Filter the records for "CREATIVE" and keep each line that has it.
------ DATA FOR PROCESSING
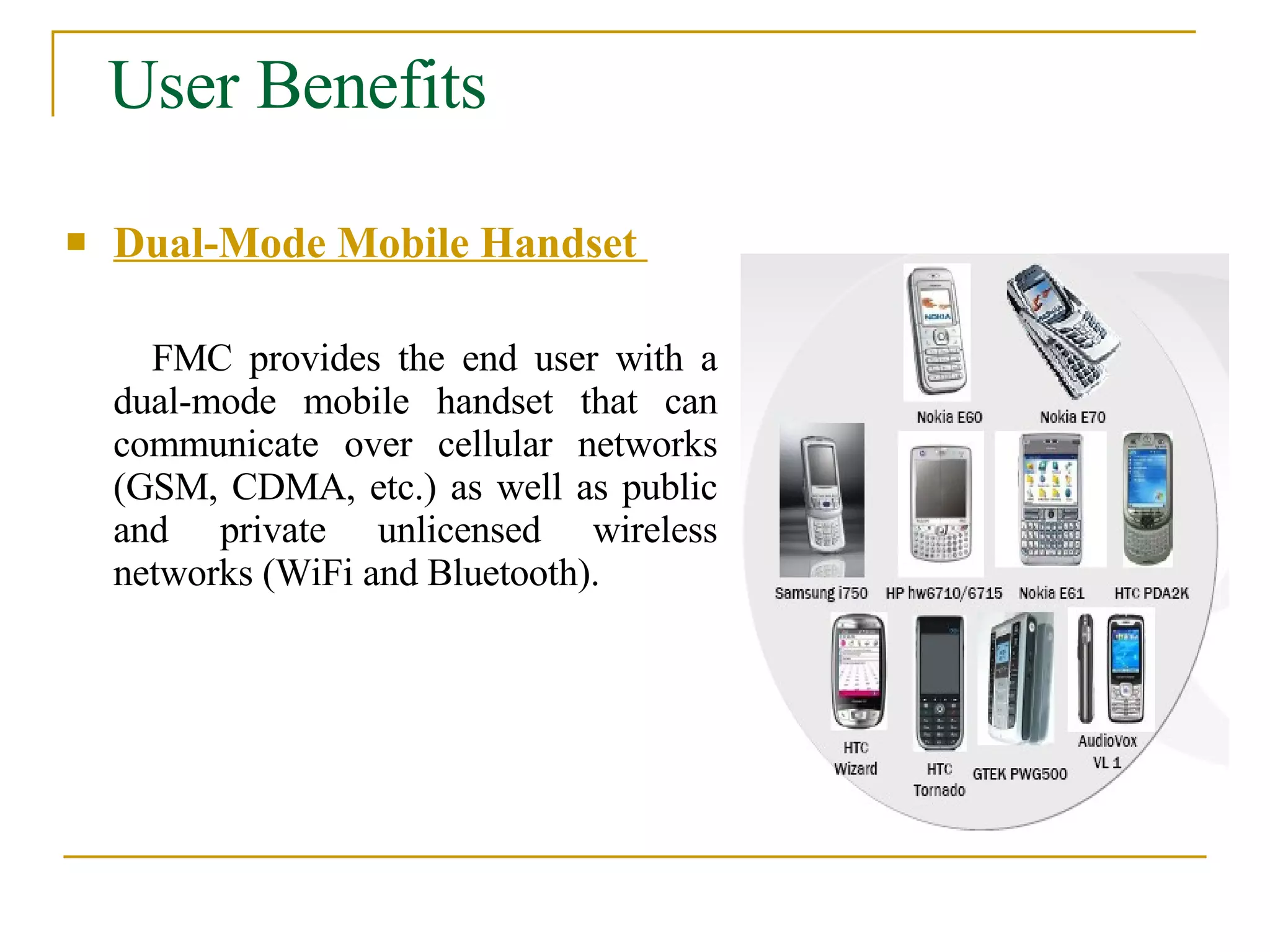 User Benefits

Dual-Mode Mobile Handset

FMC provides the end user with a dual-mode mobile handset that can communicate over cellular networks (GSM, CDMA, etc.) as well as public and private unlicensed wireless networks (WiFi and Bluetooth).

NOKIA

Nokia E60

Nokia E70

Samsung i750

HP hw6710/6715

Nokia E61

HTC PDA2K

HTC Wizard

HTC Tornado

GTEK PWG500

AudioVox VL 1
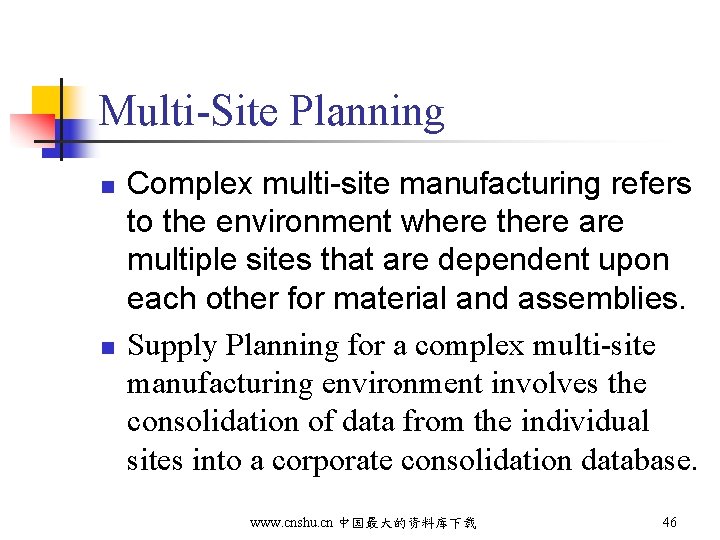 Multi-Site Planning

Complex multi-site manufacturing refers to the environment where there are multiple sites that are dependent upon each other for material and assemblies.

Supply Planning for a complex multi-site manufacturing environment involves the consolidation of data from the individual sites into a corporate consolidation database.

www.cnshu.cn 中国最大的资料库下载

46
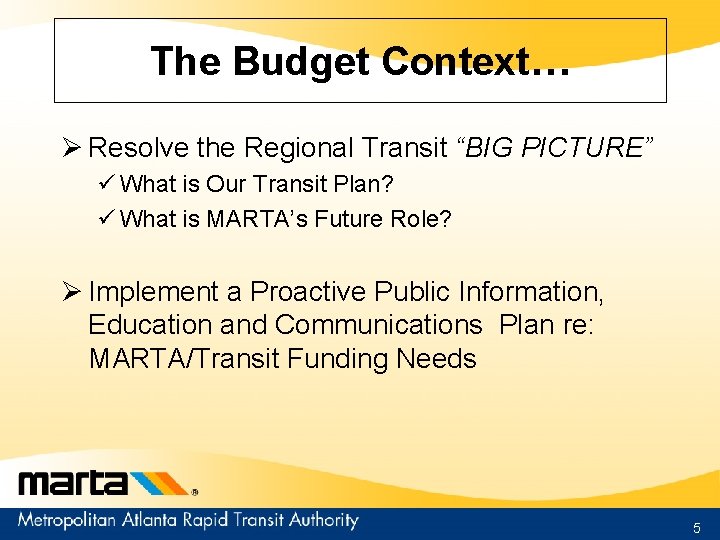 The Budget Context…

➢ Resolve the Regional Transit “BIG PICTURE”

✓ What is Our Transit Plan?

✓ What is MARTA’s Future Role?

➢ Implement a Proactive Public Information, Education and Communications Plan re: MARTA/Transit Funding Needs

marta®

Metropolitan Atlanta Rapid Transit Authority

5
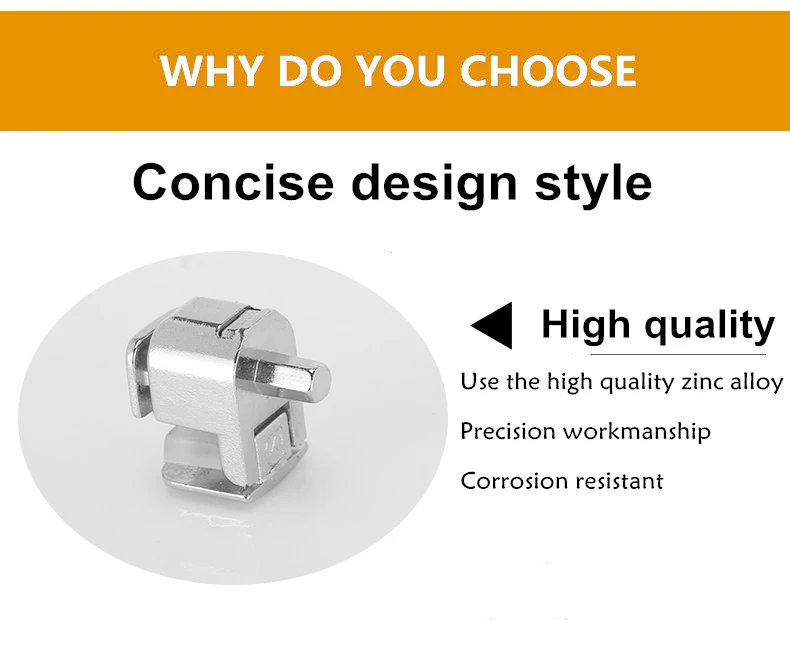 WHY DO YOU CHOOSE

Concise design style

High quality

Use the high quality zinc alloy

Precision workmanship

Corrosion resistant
------------
------ DATA FOR PROCESSING
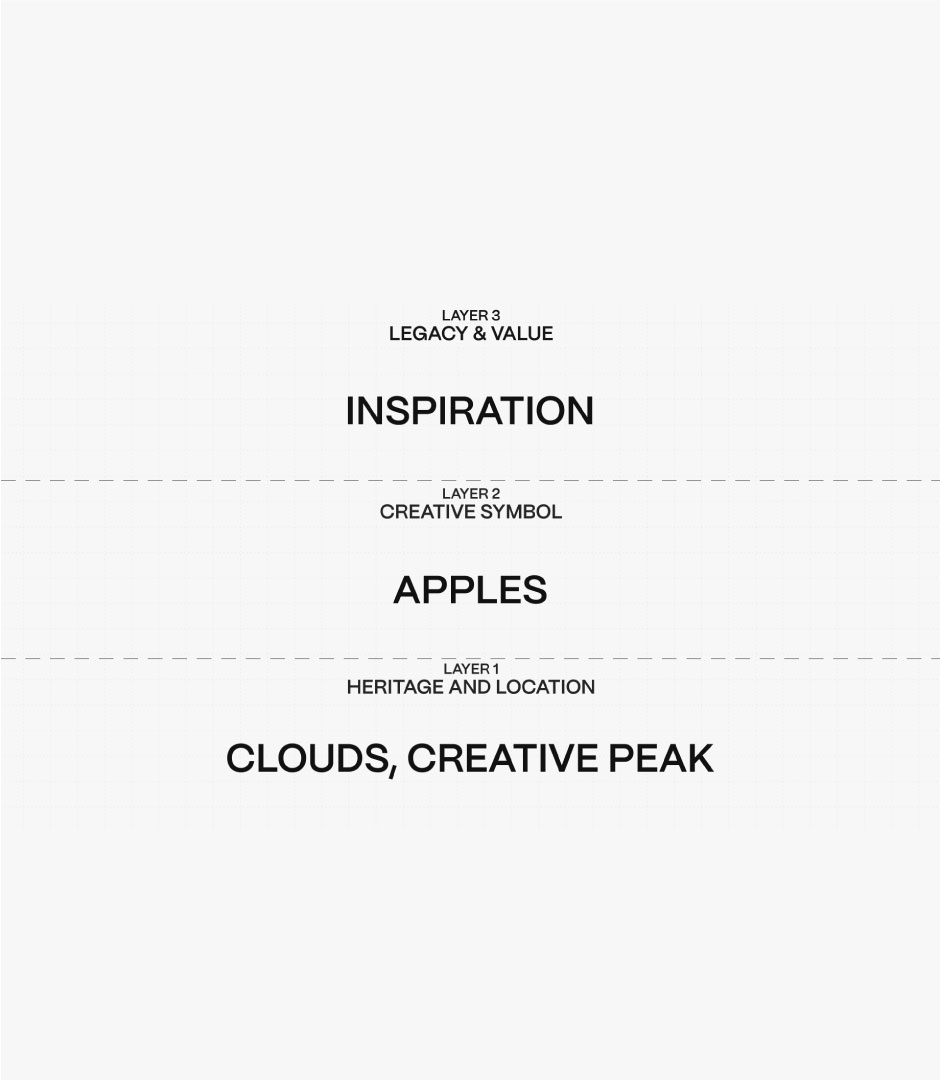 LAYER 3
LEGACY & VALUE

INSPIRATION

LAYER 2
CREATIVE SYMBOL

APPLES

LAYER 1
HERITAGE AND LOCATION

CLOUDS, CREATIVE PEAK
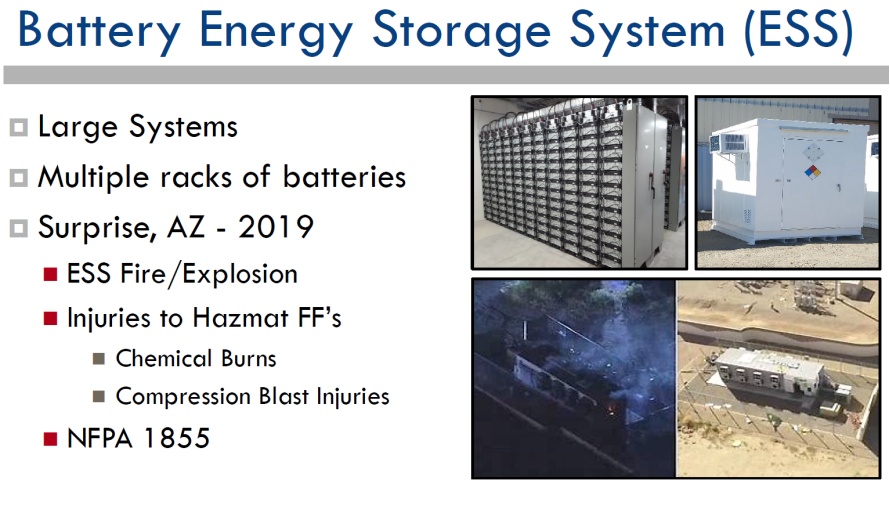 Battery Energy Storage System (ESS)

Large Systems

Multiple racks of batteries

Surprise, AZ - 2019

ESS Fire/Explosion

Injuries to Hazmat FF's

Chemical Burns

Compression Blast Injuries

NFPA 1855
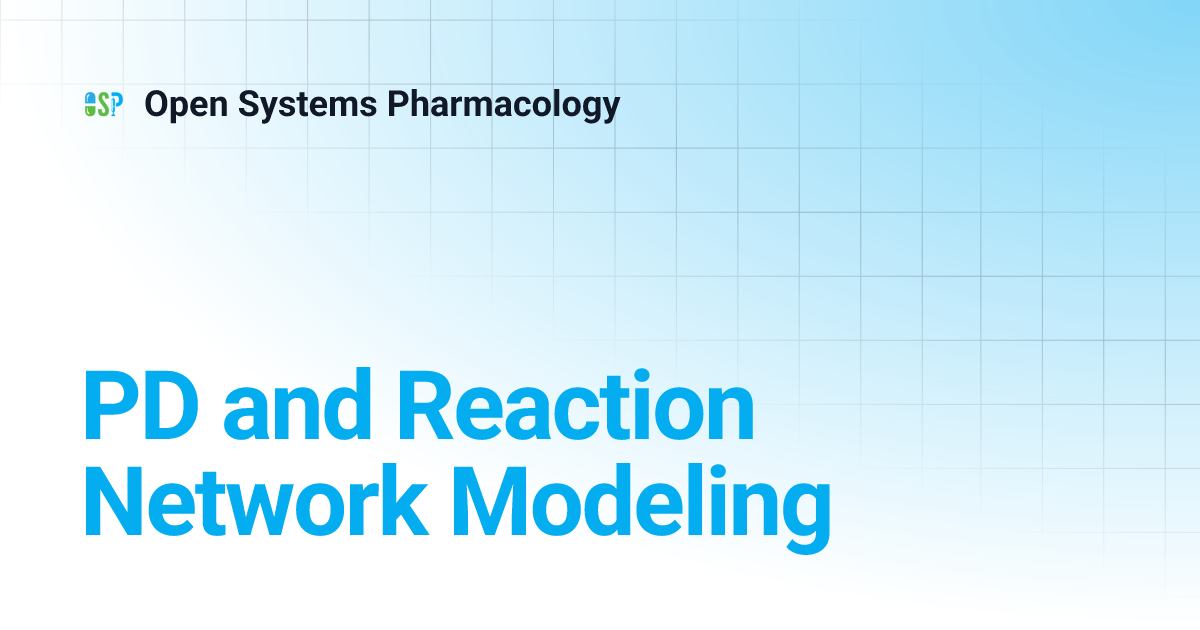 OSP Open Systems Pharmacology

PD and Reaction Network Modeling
------------
### REPLY
CREATIVE SYMBOL
CLOUDS, CREATIVE PEAK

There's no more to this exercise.